_Information shown_
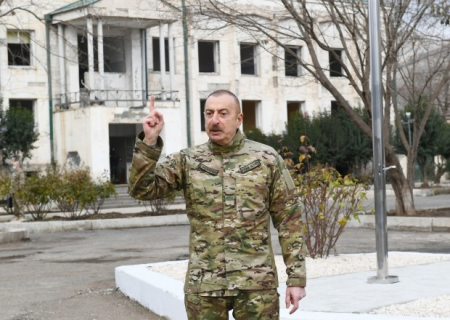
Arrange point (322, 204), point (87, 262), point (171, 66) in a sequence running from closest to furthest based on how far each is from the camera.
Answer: point (322, 204) < point (87, 262) < point (171, 66)

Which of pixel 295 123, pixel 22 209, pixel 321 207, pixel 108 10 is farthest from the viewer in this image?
pixel 295 123

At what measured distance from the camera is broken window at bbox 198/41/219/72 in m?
43.2

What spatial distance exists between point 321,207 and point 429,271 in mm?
1741

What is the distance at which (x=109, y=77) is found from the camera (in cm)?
3962

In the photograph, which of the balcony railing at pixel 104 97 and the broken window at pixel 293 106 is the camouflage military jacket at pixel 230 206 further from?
the broken window at pixel 293 106

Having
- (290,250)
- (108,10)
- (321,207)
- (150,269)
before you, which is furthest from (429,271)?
(108,10)

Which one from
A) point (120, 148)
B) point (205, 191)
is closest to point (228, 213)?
point (205, 191)

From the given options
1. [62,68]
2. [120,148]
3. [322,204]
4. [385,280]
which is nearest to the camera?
[385,280]

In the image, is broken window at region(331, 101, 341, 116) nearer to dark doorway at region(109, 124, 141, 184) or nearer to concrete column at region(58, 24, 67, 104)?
dark doorway at region(109, 124, 141, 184)

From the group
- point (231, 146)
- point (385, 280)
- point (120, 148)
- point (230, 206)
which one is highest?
point (231, 146)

_Direction_
Copy word for word the part of the entries above that opens with the line containing "In the image, is" and runs through the end of the entries, including both of those ends.

_Output of the exercise_
In the image, is broken window at region(331, 101, 341, 116) nearer to dark doorway at region(109, 124, 141, 184) or nearer to concrete column at region(58, 24, 67, 104)?
dark doorway at region(109, 124, 141, 184)

From the group
- point (231, 146)
- point (385, 280)
- point (120, 148)
- point (230, 206)
which one is highest?
point (231, 146)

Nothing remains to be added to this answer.